> **Problems and tasks**
**A.** In the passage on priesthood power, what did the Prophet Joseph Smith tell the early sisters he had for them?
**B.** Copy the passage on priesthood power word for word, taking everything from "Through making and" down to "in the Church.".

[start Page text]

Through making and keeping our priesthood covenants, all Mormon women can have access to priesthood power in “calling down the blessings of heaven” for ourselves, for our families, and for those within the stewardships of our callings in the Church.
From the Worldwide Leadership Training Meeting:
“Priesthood power…functions… in both the family and the church and its blessings are available to men and women alike.” -Elder Dallin H. Oaks
And from a talk Elder Oaks gave several years ago:
“The Prophet Joseph Smith told the early sisters that he had something better for them than a written constitution. Being organized under priesthood authority, they were to reject worldly concepts of power and seek the power that flows down from heaven for those functions and to those individuals who are using their time and talents in the Lord’s way.” -Elder Dallin H. Oaks, “The Relief Society and the Church”

[end Page text]
[start Supplied entries]

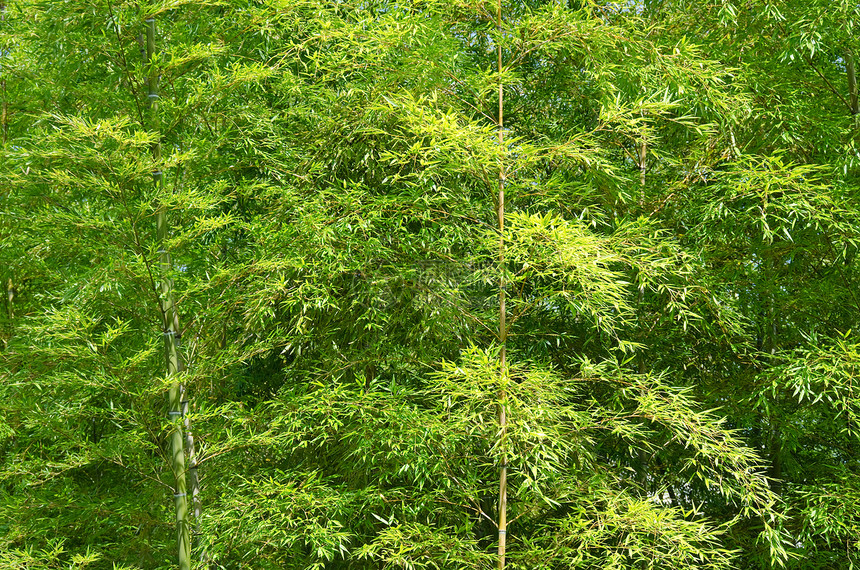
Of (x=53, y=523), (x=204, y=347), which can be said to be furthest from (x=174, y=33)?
(x=53, y=523)

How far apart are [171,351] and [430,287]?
1.27m

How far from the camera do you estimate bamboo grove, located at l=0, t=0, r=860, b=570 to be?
137 inches

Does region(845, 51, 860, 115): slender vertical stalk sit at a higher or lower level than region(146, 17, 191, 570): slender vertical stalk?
higher

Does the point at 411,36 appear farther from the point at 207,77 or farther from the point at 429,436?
the point at 429,436

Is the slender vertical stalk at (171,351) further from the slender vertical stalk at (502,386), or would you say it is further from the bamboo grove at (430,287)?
the slender vertical stalk at (502,386)

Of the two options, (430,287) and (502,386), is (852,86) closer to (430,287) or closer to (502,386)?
(430,287)

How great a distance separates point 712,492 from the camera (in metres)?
4.49

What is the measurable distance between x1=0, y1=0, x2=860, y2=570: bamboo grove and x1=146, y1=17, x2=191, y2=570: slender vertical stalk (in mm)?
15

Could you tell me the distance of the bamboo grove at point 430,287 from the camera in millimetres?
3480

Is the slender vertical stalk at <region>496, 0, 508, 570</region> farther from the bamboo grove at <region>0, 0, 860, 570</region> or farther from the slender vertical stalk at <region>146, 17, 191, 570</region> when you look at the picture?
the slender vertical stalk at <region>146, 17, 191, 570</region>

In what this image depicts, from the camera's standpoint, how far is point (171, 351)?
144 inches

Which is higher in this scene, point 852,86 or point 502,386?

[end Supplied entries]

> **Answers to the tasks**
**A.** Something better for them than a written constitution.

**B.**
Through making and keeping our priesthood covenants, all Mormon women can have access to priesthood power in “calling down the blessings of heaven” for ourselves, for our families, and for those within the stewardships of our callings in the Church.